◆ Work order 1 ◆
Name the things the financial-services discussion says customers may already have, depending on where they are.
◆ Work order 2 ◆
Pick up the financial-services discussion from its last line and continue it.

Well, if you want to open a bank (assuming you have the capital), in most countries you will not be allowed to run said bank unless you have sufficient experience.

IT wasn't (and isn't) always something that sits on a basement, maybe for all the also-run banks. Global Markets has been and is full technology, for example (in banks and non-banks).

And there has been a huge amount of disruption in financial services, it is just a lot more self-disruptive than perhaps other sectors (and the US has a particular poor retail banking/payments system but don't assume that that is globally an issue).

There are definitely various exceptions. E.g., high frequency trading was the result of a technology arms race that was quite ahead of its time. (Maybe one day adtech will be also limited by the speed of light [1] :-) Also proprietary trading was quick to link to social media and mine "sentiment".

But in core financial services (payments, savings and loans), covered by buzzwords like "fintech" or neobanks there has not been much qualitative change. See also the failure of much hyped "innovation" in the form of the various blockchain projects (which pressumably will now be followed by various "AI" projects). Trying to belatedly join the latest hype instigated by others is precisely the behavior of a sector that does not understand and own its information technology.

[1] https://www.nature.com/articles/518161a

I'd agree but it is also not clear what actual "innovation" customers might want. Depending on where you are, you already have instant transfers, dematerialized credit cards, some real-time credit approval, etc.

You also need to see the nods to hypes at least partially as signalling not as necessary acknowledging a lot of value there.

(comment deleted)
> For as long as there is a racket that gets a 30% cut of all action there will be an eerily ominous quiet in the marketplace.

I guess you are referring to App stores, and it is true there. Tech also includes websites, and they are not affected by this tax.

> Tech also includes websites

Alright, let me check how people access websites. Oh wait, > 90% controlled by three entities. In the EU this phenomenon has been termed "gatekeeping".

In effect the digital transformation of every other sector (the vast majority of the economy) must flow through this choke point.

> Financial services is particularly interesting as a study case as it is almost 100% information processing, hence fully "disruptable". Why is it not happening?

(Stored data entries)
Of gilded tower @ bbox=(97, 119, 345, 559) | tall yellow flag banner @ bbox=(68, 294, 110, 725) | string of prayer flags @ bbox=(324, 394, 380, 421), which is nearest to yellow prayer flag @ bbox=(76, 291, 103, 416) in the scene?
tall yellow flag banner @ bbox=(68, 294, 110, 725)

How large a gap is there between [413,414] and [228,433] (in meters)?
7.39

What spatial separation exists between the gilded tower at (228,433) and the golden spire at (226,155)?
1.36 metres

* * *

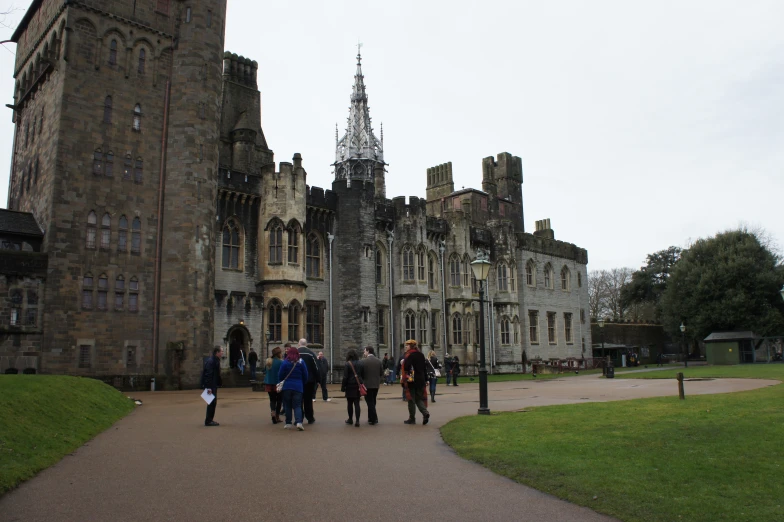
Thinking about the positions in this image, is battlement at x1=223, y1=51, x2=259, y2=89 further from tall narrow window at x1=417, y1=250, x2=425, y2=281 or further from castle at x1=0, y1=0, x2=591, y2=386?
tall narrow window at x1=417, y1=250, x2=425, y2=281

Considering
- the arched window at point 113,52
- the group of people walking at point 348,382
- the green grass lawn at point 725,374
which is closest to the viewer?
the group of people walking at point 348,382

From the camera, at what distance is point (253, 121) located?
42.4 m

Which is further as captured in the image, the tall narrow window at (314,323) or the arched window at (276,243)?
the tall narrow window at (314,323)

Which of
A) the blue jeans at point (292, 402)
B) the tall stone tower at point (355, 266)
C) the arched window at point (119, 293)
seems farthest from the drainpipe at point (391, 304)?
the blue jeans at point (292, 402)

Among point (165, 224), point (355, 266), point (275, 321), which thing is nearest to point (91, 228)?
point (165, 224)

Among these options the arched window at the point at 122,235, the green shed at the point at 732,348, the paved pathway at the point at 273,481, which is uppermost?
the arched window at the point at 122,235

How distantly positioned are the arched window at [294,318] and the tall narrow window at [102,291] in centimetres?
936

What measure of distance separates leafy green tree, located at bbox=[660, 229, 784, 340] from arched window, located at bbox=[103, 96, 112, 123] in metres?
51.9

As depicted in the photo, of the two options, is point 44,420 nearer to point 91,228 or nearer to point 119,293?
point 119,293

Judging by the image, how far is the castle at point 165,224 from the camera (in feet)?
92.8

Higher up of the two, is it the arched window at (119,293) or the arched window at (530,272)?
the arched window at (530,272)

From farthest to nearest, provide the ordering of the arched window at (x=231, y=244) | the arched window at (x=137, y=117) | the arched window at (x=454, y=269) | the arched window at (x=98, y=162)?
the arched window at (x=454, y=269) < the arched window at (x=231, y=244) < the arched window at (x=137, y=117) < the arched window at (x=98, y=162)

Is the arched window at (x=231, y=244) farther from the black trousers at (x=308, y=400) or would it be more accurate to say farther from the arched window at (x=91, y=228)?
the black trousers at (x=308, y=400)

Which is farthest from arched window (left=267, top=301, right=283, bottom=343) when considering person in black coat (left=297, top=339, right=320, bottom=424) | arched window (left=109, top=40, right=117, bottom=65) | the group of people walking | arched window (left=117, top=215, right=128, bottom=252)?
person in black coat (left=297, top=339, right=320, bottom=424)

◆ Task response 1 ◆
instant transfers, dematerialized credit cards, some real-time credit approval

◆ Task response 2 ◆
I'm not sure I agree finance has not been disrupted. I can immediately think a few financial industry disruptions, some even outside incumbents. Fractional reserve banking, credit cards, asset backed securities, online payment providers, regulation, hedge funds are some things that have changed dramatically how financial business (some aspect of it) is done during the last century or two.

One thing that may hide all this is is that the ones currently shouting loudest about disrupting finance seem to have a serious lack of understanding what finance actually is and how it works, and until they do, I don't think they disrupt anything.

You missed the most insidious innovation of all, derivative contracts and markets :-).

Yes, fully agree that over a larger horizon financial services have been evolving and innovating (not always in a controlled or beneficial manner).

It is also true that previous digital innovations (databases, spreadsheets and... powerpoints) have been adopted (as in bought / licensed) and were instrumental to enable all these innovations on the financial side.

What the financial sector did not realize is that as the information universe coelesces and, e.g., advertisers or retailers come to invent and dominate technological platforms innovation cannot happen with rented tools.

> the ones currently shouting loudest about disrupting finance seem to have a serious lack of understanding what finance actually is

the disconnect between (digital) technical and domain knowledge is exactly what I think is the problem

one of the more effective ways to topple them is using laws that serve the people. but, as long as they still keep doing "lobbying", which is a corrupt practice in many other places, then we're not going see anything different.
Coincidentally, the audible book I was just listening to, mentioned how the VC firms in the mid-70s passed on investment opportunities with the mindset that start-ups cannot take on IBM.